Still, at conferences last month, executives at the biggest firms said that credit quality remains strong. Investors will be eager for updates on whether firms are starting to see signs of trouble for consumers and businesses.
Mortgage rates surged in the second quarter on the Fed’s rate hikes, cooling demand in what had been a red-hot housing market. Major lenders including JPMorgan and Wells Fargo have been laying off and reassigning staff in their mortgage divisions, and Wells Fargo CFO Mike Santomassimo told investors last month that income from his bank’s mortgage business could fall by half in the second quarter.
“As you would expect, you’re seeing the refinance volume fall significantly -- no surprise,” Santomassimo said at the time. “You’re still seeing some activity in the purchase market, which is good, but affordability does start to become an issue as rates continue to increase.”
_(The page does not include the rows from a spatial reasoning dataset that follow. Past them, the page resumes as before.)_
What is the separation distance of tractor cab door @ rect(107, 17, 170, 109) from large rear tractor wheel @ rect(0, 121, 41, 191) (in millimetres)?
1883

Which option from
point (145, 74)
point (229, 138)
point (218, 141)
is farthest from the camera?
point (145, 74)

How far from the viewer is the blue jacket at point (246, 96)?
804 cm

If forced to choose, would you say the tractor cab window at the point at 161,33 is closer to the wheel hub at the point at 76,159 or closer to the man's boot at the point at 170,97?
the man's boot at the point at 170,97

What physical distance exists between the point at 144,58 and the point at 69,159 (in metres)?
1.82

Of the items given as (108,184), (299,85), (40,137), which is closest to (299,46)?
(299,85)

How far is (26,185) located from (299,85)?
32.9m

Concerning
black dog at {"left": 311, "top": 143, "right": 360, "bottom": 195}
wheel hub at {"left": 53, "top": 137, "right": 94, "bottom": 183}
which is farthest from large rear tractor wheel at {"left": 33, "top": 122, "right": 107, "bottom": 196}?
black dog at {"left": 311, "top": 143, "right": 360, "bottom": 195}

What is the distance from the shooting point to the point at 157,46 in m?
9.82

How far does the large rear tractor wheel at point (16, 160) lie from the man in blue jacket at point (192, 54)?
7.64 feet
Read more: Mortgage Lenders Turn ‘Desperate’ as Soaring Rates Roil Industry
JPMorgan Chief Executive Officer Jamie Dimon caused a stir last month when he warned of an economic “hurricane,” kicking off a slew of weather analogies from Wall Street’s top brass. Shareholders will be looking for executives’ latest views on the economy, and the potential impact on their firms’ earnings.
“There’s just one word that investors are looking for, and that one word is ‘recession,’” Wells Fargo analyst Mike Mayo said in an interview. “What’s interesting is how banks are likely to vary in how they’re going to reflect a recessionary economy.”